Bei so viel Eigenlob werden andere rot. «Wir sind eine starke Eisenbahn»: Das schreiben die SBB in ihrer «Vision und Strategie». Und weiter: «Wir sind das Rückgrat des öffentlichen Verkehrs, wir bieten smarte Mobilität.»
Wer morgens zum Zürcher oder Basler Flughafen muss, erlebt das anders. Viele frühe Flüge sind mit den ersten Zugverbindungen gar nicht zu erreichen, wie ein Blick auf die SBB-Fahrpläne zeigt. Passagiere müssen mit dem Auto oder einem Taxi anreisen – oder die Nacht vorher in einem Hotel übernachten. saldo hat sich die Verbindungen aus zwölf grösseren Schweizer Städten an die Flughäfen Zürich und Basel angeschaut.
Meist keine Chance, frühe Flüge zu erreichen
Beispiele: Der erste Flieger am Morgen verlässt Zürich um 6.15 Uhr in Richtung Lissabon. Der Check-in schliesst um 5.30 Uhr. Die Starts nach Catania und Stockholm erfolgen um 6.40 Uhr. Die Schalter machen um 5.40 und 6 Uhr dicht. Wer mit der Bahn anreist, hat meist keine Chance, diese Flüge zu erreichen. Auf den Lissabon-Flug zum Beispiel schafft man es nur aus Winterthur und – knapp – aus Zürich.

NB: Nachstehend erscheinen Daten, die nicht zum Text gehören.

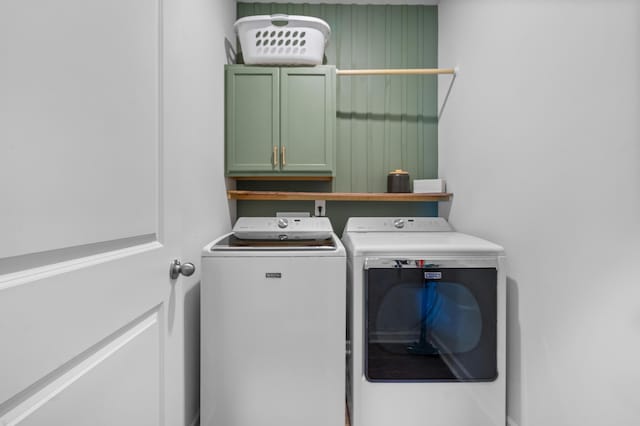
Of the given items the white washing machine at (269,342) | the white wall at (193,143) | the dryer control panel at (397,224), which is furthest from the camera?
the dryer control panel at (397,224)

Passagiere aus Thun und Köniz erreichen den Flughafen Zürich mit der Bahn frühestens um 7.16 Uhr. Für sie werden sogar die Langstrecken knapp. Die Schalter der Flüge nach Toronto (Abflug 9.25 Uhr) und New York (9.50 Uhr) schliessen um 8.25 und 8.35 Uhr. Sonja Zöchling vom Flughafen Zürich empfiehlt US-Reisenden, «drei Stunden vor Abflug» am Flughafen zu sein. Am Gate seien sie einer zusätzlichen Kontrolle unterworfen. US-Fluggesellschaften kennen kein Check-in am Vorabend.
Noch schlechter sind Frühverbindungen an den Euro-Airport Basel. Reisende aus Schaffhausen und St. Gallen kommen frühestens um 7.18 Uhr an. Aus Schaffhausen steigt man zweimal um, aus St. Gallen dreimal. Der erste Zug aus Bern (zweimal umsteigen) trifft um 6.21 Uhr ein, aus Luzern um 6.48 Uhr, aus Biel um 7.06 Uhr und aus Thun um 7.21 Uhr. Das ist zu spät für die ersten Flüge, so nach Amsterdam, München, Hamburg, London oder Brüssel. Der Check-in ist dann längst geschlossen.
Anders in Deutschland: Am Flughafen München beispielsweise kommen bis 5 Uhr morgens zehn Züge an. Den Berliner Flughafen Tegel bedient die Bahn schon ab 3.30 Uhr.
SBB-Mediensprecher Reto Schärli behauptet, die Nachfrage für solche Frühzüge während eines ganzen Fahrplanjahres sei nicht vorhanden. Fakt ist: Laut SBB ist beim ersten Zug von Bern an den Flughafen Zürich mit einer mittleren Belegung zu rechnen. Und bei der ersten Verbindung aus Chur ist sogar von einer hohen Belegung die Rede. Von mangelnder Nachfrage kann also keine Rede sein.
Nicht besser ist Flixbus. Der erste Bus verlässt Zürich um 5.45 Uhr. Er erreicht den Euro-Airport um 7.15 Uhr.